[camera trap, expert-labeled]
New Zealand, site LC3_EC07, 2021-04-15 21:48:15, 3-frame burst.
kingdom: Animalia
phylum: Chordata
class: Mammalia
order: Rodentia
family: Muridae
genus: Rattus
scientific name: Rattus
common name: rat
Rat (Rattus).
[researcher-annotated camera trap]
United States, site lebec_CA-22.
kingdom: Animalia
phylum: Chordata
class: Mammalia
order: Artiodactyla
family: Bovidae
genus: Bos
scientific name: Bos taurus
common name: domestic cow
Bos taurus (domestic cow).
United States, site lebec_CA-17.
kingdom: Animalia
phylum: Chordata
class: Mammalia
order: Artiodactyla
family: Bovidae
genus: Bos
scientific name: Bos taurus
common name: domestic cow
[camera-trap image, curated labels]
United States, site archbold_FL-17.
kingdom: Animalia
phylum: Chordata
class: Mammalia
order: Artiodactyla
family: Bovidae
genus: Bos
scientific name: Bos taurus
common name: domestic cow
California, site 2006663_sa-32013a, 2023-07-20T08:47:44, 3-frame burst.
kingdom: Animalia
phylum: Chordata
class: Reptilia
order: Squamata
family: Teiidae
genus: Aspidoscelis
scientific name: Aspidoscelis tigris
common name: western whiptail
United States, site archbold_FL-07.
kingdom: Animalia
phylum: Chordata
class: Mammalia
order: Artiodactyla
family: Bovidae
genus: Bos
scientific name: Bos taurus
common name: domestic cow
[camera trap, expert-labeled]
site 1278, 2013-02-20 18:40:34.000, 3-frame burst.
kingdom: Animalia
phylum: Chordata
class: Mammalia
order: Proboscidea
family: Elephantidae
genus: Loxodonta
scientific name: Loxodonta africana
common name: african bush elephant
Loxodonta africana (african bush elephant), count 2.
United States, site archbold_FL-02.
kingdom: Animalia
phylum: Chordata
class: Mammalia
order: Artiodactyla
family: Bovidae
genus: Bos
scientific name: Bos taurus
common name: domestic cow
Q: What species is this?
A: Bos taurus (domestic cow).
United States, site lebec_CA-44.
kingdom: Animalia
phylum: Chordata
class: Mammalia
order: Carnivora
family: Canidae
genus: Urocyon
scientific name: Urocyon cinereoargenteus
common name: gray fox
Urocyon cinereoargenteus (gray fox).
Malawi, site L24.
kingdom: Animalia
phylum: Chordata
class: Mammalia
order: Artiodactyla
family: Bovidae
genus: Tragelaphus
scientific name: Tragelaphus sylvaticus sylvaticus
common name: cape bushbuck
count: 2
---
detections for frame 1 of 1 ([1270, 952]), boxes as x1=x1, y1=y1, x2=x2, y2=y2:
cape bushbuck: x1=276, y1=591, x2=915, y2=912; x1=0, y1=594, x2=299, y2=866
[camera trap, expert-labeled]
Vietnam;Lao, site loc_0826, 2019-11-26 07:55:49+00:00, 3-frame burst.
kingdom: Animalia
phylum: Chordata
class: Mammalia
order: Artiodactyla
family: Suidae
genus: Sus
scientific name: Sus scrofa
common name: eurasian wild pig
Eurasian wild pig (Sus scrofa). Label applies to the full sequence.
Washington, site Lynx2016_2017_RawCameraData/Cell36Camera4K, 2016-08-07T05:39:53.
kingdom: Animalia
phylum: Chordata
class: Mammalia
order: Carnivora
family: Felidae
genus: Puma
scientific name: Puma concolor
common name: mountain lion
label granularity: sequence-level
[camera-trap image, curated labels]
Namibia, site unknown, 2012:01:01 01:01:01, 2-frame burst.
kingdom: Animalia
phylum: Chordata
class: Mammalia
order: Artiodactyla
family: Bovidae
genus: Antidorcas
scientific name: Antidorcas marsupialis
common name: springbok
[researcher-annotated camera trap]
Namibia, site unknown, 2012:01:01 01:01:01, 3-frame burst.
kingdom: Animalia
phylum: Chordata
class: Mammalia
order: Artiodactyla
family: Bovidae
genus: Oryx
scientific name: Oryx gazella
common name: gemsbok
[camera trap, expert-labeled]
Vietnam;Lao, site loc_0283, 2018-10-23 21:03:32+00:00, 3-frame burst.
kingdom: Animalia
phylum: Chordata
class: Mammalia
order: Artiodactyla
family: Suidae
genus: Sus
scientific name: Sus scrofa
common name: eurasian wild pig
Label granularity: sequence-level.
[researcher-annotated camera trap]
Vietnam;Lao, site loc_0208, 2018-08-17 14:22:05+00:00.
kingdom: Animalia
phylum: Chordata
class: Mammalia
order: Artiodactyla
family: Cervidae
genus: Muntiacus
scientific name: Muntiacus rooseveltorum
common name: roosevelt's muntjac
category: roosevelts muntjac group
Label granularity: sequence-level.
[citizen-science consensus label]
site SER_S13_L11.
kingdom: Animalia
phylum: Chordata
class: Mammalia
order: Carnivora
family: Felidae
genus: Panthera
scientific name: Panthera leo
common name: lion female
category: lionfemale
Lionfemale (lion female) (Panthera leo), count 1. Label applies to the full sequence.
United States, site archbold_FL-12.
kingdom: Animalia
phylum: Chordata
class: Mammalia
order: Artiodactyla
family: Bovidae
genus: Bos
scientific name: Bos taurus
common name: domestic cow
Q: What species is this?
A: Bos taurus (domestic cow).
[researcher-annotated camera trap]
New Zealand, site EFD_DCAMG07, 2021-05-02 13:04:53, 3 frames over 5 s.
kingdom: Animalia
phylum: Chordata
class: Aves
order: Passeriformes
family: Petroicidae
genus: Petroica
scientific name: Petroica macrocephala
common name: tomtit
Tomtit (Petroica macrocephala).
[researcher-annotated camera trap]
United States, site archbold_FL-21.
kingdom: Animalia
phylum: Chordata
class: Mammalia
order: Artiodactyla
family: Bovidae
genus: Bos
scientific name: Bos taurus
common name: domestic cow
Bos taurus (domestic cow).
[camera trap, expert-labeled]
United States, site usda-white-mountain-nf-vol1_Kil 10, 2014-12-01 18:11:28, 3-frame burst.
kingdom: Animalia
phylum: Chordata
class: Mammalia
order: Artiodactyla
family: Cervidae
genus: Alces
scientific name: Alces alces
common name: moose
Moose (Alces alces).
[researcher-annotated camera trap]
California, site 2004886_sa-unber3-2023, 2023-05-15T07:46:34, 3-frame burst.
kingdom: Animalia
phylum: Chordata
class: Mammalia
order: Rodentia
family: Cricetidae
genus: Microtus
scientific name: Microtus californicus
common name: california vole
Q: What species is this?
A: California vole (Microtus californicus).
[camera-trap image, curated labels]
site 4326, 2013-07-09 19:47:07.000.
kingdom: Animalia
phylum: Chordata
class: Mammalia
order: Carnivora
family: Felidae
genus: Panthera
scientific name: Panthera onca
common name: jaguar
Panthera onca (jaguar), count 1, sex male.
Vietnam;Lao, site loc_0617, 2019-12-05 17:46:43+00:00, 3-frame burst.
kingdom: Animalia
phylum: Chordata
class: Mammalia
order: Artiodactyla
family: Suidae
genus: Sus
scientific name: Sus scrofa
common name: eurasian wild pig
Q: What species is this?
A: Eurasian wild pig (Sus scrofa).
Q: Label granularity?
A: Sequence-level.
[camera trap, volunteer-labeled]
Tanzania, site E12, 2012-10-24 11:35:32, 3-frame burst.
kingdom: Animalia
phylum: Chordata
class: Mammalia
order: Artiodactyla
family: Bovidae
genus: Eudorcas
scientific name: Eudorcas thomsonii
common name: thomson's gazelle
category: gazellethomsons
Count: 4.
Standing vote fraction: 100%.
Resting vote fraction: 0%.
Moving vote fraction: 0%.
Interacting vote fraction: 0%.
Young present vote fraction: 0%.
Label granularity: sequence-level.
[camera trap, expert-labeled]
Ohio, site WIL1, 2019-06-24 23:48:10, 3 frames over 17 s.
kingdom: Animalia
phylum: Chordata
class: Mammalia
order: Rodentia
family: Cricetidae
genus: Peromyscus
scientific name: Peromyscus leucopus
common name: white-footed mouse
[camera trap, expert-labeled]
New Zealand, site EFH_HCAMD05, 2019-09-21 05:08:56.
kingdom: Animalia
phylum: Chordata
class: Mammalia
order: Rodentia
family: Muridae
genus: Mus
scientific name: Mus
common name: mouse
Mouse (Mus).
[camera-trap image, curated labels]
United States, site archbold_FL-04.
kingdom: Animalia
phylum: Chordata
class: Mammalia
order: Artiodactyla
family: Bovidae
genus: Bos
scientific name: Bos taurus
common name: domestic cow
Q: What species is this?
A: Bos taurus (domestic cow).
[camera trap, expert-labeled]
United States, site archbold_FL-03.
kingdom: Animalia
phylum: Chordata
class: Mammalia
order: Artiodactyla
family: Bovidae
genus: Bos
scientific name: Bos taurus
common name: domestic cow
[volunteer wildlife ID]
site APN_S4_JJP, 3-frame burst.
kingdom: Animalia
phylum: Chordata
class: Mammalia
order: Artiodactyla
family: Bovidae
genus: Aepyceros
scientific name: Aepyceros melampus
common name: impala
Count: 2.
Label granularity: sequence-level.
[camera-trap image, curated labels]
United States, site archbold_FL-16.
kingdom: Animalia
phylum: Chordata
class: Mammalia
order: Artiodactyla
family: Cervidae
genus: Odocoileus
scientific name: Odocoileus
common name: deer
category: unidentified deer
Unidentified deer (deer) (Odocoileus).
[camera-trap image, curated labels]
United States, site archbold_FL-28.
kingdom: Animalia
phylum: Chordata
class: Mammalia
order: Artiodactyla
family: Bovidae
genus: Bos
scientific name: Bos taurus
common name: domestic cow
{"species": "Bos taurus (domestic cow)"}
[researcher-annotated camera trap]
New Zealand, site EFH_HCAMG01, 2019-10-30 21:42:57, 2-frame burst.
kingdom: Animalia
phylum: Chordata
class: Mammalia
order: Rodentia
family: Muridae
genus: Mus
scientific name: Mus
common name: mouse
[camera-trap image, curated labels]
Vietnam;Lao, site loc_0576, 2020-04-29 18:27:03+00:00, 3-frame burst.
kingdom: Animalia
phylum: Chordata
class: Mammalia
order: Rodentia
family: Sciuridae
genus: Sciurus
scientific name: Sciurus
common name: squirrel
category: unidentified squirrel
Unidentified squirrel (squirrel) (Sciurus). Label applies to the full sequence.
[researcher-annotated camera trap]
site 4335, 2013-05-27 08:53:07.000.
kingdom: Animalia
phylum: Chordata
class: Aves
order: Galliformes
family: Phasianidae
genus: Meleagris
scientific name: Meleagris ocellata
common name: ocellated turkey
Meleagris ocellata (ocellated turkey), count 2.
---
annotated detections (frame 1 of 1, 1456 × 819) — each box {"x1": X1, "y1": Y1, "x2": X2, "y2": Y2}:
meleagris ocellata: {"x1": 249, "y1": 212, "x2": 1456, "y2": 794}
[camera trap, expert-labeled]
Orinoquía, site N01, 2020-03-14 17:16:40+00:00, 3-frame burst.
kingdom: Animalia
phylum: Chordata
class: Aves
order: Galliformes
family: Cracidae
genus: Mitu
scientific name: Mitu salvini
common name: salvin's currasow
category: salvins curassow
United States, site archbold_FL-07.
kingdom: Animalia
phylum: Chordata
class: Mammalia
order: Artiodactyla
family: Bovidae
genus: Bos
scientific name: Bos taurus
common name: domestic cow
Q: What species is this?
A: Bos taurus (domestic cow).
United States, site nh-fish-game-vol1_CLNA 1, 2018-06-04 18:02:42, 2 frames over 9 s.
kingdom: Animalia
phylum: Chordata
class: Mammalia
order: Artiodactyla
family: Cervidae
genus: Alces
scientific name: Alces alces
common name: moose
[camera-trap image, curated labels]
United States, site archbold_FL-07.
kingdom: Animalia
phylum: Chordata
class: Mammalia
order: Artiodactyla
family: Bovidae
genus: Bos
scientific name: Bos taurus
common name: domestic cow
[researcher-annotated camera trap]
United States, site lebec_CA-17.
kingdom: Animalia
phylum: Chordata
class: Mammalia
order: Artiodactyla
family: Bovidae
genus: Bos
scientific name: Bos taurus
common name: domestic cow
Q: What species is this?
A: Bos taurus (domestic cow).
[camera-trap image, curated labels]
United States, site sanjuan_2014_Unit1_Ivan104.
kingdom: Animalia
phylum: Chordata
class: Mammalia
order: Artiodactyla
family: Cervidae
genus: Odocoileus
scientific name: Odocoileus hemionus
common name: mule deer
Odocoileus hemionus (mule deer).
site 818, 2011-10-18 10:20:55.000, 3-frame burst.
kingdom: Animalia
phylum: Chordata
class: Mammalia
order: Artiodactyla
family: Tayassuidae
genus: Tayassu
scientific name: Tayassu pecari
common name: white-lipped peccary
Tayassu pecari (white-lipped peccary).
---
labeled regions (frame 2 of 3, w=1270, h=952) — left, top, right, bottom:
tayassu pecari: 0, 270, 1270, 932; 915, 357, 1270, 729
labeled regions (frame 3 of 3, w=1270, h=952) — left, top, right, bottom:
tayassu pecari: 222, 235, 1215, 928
########
● Your task
Wherever the string "fraction" shows up in the material, copy the line that holds it.

● Completed task
Standing vote fraction: 100%.
Resting vote fraction: 0%.
Moving vote fraction: 0%.
Interacting vote fraction: 0%.
Young present vote fraction: 0%.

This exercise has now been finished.